The Assistant is another time-shift novel, split between the Norway of 1924 and prohibition and that of 1938 and high tension about events in Spain and Germany. There are Nazis in here, and communists. Political, or intelligence thrillers are ten a penny. Dahl does something altogether different.
Jack is, in 1938, the assistant. He works for a private detective. But in 1924 he had been running booze, sometimes on boats, sometimes driving lorries across railway bridges and defeating death. His boss, Paaske, is an ex-copper, in which life Jack’s antics featured large until Paaske put him away. The other key characters undergo journeys during that 14 year period: from bus (and booze) tycoon to the Norwegian parliament; scrabbler and grifter; unhappy wife to unhappy wife.
There’s a sense of self throughout all this, and of the way in which people lay down their moral codes. Who is more upright, the former policeman or the ex-con? The Norwegian papers have a view: the latter has a euphemism – ‘old friend of the police’ – but Dahl puts it to us that the truth is a bit more complicated. We enjoy reading about how the characters see themselves. Twice – in the 1920s and 1930s – Jack tries to look at his world through Amalie’s eyes, with different outcomes.
The characters are strengthened by the turbulent backdrop, and vice versa. We do, I think, start with the assumption that most of the people we encounter are probably ‘good’, whatever that means. This despite Paaske and Jack operating a private detective agency which is all about smoke and mirrors. We change our minds as the plot unfolds. And, perhaps, change them back.
But the backdrop helps Dahl get the reader to question their preconceptions. Does a propensity to break prohibition put you on a certain side for or against the Nazis? Or do you just go where short term advantage takes you? The run up to the Second World War was a time in which having a certain racial, religious or political identity could be fatal. In those days, this sort of thing really mattered. You couldn’t really just drift along. You would have to justify yourself – Paaske ends up musing about the nature of evil; you might not tell the truth but might you deceive yourself along the way as I felt one character did? Crucially, you could attempt to reinvent yourself, for self-preservation or tactical advantage, or…? After a few chapters that have us thinking on these lines, Dahl spells it out for us in a key paragraph as the assistant goes along with a revenge seduction.
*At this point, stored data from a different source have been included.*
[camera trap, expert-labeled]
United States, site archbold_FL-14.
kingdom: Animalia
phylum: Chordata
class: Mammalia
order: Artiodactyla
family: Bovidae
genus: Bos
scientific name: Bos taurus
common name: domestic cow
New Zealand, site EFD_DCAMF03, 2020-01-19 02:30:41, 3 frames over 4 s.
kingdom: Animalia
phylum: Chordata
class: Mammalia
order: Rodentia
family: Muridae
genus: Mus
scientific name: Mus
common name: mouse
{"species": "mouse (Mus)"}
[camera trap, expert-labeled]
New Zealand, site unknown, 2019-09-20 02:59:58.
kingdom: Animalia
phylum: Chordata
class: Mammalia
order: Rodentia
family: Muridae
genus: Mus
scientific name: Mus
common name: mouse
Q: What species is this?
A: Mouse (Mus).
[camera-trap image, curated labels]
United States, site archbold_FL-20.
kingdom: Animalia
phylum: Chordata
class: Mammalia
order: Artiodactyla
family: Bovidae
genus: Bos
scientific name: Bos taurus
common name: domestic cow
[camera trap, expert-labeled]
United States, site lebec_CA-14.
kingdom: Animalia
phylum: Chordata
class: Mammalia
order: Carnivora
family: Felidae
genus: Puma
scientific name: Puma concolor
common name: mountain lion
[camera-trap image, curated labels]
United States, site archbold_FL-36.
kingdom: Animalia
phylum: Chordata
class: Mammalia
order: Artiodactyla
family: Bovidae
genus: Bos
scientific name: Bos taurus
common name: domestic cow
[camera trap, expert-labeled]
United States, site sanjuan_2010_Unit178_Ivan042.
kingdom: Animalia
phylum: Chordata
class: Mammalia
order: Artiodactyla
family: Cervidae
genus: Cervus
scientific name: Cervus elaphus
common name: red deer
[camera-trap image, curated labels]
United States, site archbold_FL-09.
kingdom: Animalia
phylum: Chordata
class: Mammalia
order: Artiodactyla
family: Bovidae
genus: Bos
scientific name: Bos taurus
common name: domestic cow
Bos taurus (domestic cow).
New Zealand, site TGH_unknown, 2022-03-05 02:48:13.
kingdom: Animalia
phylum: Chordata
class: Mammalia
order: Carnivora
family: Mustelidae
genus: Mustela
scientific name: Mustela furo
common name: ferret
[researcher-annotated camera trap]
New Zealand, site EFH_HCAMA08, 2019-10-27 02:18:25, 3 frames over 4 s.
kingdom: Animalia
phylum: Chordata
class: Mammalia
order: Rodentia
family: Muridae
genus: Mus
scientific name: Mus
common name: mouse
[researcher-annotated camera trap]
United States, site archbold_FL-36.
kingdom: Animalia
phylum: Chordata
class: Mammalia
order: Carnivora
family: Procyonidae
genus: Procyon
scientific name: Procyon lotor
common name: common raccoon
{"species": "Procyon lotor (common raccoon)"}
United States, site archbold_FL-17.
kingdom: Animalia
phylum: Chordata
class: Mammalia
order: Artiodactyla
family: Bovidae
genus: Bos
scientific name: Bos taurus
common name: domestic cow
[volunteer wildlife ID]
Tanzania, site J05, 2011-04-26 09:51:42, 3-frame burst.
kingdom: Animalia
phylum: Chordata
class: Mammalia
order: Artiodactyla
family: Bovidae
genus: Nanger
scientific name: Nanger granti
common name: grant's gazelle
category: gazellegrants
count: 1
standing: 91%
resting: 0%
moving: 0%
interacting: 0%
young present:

And Dahl does extremely well to avoid a thriller which puts its backdrop in the centre. Instead, although there is some activity potentially by the German state, it is what one character describes as the ‘circles’ of ‘the same intrigues, the same contempt and the same sick passions’ that make up the core of the book and which make it potent and relevant to our time.
The Assistant is lush, detailed and personal. (Well done to Don Bartlett for a fine translation.) It has a twist near the end that is both preposterous and utterly earned, and a second twist that will, if you are anything like me, nodding in approval.
Maybe I’ve misunderstood the whole thing, or missed lots of nuance. Let’s see what others come up with over the next few weeks. But for my money, Kjell Ola Dahl’s given us another stand out historical thriller that asks us who we are, how we relate to society and what personal red lines we have drawn for ourselves. You know. The easy questions.
Thanks to Orenda Books for the review copy and to Anne Cater for the blog tour invitation.